**TEXT UNDER STUDY**
________________________________________

Great read! Unfortunately this "solution in search of a problem" has been around forever, especially in tech but also in other fields like pharmaceuticals. Decades ago, I worked for Quicken customer service. Every year, after the eagerly-anticipated new edition was released, we braced ourselves for the barrage of customer complaints, namely: "Instead of adding all these useless new features, why don't you fix the ________ bug that's been around for years?!"
Back then it was called "just-because-you-can-build-it-doesn't-mean-you-should." Pretty ironic considering the story I heard around the water cooler as to Quicken's origin: After the founder's wife watched him aimlessly coding at the kitchen table, she asked why doesn't he build something useful like a software program that can balance a checkbook. (This story differs from the official version, in which the founder was credited with the idea after observing his wife struggling with household bills. To me, the former version with the practical wife chastising her unfocused husband rings truer to me, but I wasn't there.)
Hear, hear! Moreover, when people stop drinking the kool-aid of consumption driven capitalism in pursuit of the shiniest new toy, perhaps the cycle will be interrupted.
Indeed we can see the consequences of meetings like the one you describe happening all around us. We, as a species, have some seriously large problems to solve that require cooperation to address, but so far, we are spending far more of our time saying, "Yeah, yeah, yeah, I hear you about that (pick your issue here, climate change, biodiversity loss, etc...), but have you seen this?" The "this" is the latest feature for one's cell phone or the new and improved gadget for your kitchen. I am simultaneously encouraged by the success of the recent Artemis II mission and dismayed at the reasons why we're doing it. We need to be able to solve big, existential problems or we won't even have the opportunity to enjoy the simple pleasures inherent in nature, or, if one must, the latest new gadget.
"About twenty students began to take their seats. Lots of jeans, lots of wrist activity trackers, lots of waifish legs crossed at the knee, lots of genius, lots of zealous and impatient male energy unleavened by social awareness or social grace. There was one woman in the room. Over the next ninety minutes, she would not speak."
Anand, this is why your new book title needs to be reconsidered. Cadence is nice, but it's not the be-all and end-all. Your human publishers and editors will be happy to work with you to come up with something better, something that does not reinforce the notion that humans are prototypically male. (As a production editor at a college textbook publisher in the early 70s, I worked on a book called Environment and Man; we would not see this title used today.)
It's a Michael Jackson song relevant to the book?!
Until the last few lines, the lyrics say "The man in the mirror." The definite article is clarifying. (As your piece suggests, the humanists have a lot going for them here.)
Same as it ever was — If we start with a brilliant enough solution, we don’t need to look for any reason to justify it. We can just look back afterwards and say anything that was changed or swept away was a problem we fixed.
I think of this quote/meme whenever AI comes up: "I want Al to do my laundry and dishes so that I can do art and writing, not for Al to do my art and writing so that I can do my laundry and dishes.” – Joanna Maciejewska
I guess Mary Shelly was on to something
Anand: Stumbled upon your trio-ness yesterday evening, you, your glowing-with-life wife, Priya, and the impressive humanist journalist, Jodi Kantor.
Yes, yes, yes!! Keep supercharging these sorts of conversations! Remind people, or let them discover for the FIRST time, where creative energy thrives. As history has taught and continues to teach, there will always be those like the semi-humans in that Stanford space ten years ago, whose intellectual breadth is finite, who can only function when framing the world as THEIR playground.
Maybe letting this piece loose will inspire your next book, but for now “Man in the Mirror” promises a feast.

________________________________________

Scene geometry reasoning data
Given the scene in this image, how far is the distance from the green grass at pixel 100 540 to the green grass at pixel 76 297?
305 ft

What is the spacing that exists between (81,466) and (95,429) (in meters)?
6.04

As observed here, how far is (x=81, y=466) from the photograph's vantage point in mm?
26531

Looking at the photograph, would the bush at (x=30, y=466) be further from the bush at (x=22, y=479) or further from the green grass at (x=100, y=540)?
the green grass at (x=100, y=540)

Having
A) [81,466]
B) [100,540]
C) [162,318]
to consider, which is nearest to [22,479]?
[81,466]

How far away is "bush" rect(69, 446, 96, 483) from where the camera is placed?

________________________________________

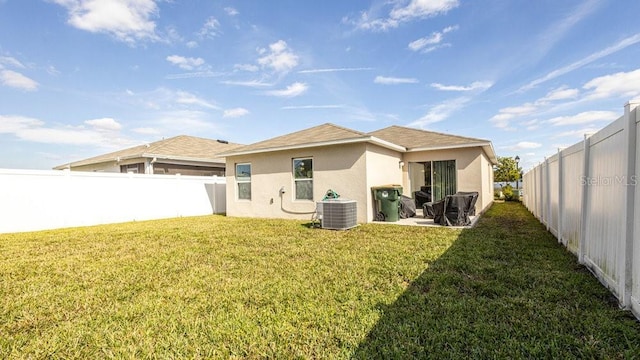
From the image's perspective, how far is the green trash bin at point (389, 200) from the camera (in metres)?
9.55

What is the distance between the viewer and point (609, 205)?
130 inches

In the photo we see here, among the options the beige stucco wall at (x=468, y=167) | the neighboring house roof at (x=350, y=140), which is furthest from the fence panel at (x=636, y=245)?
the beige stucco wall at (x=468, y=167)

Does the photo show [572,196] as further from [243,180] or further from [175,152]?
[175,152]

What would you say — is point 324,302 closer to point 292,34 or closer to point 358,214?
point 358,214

________________________________________

**EXERCISE DIRECTIONS**
Can you copy verbatim the passage of the reader comments starting with "I think of this" and going on through "as THEIR playground."?

**RESULT BELOW**
I think of this quote/meme whenever AI comes up: "I want Al to do my laundry and dishes so that I can do art and writing, not for Al to do my art and writing so that I can do my laundry and dishes.” – Joanna Maciejewska
I guess Mary Shelly was on to something
Anand: Stumbled upon your trio-ness yesterday evening, you, your glowing-with-life wife, Priya, and the impressive humanist journalist, Jodi Kantor.
Yes, yes, yes!! Keep supercharging these sorts of conversations! Remind people, or let them discover for the FIRST time, where creative energy thrives. As history has taught and continues to teach, there will always be those like the semi-humans in that Stanford space ten years ago, whose intellectual breadth is finite, who can only function when framing the world as THEIR playground.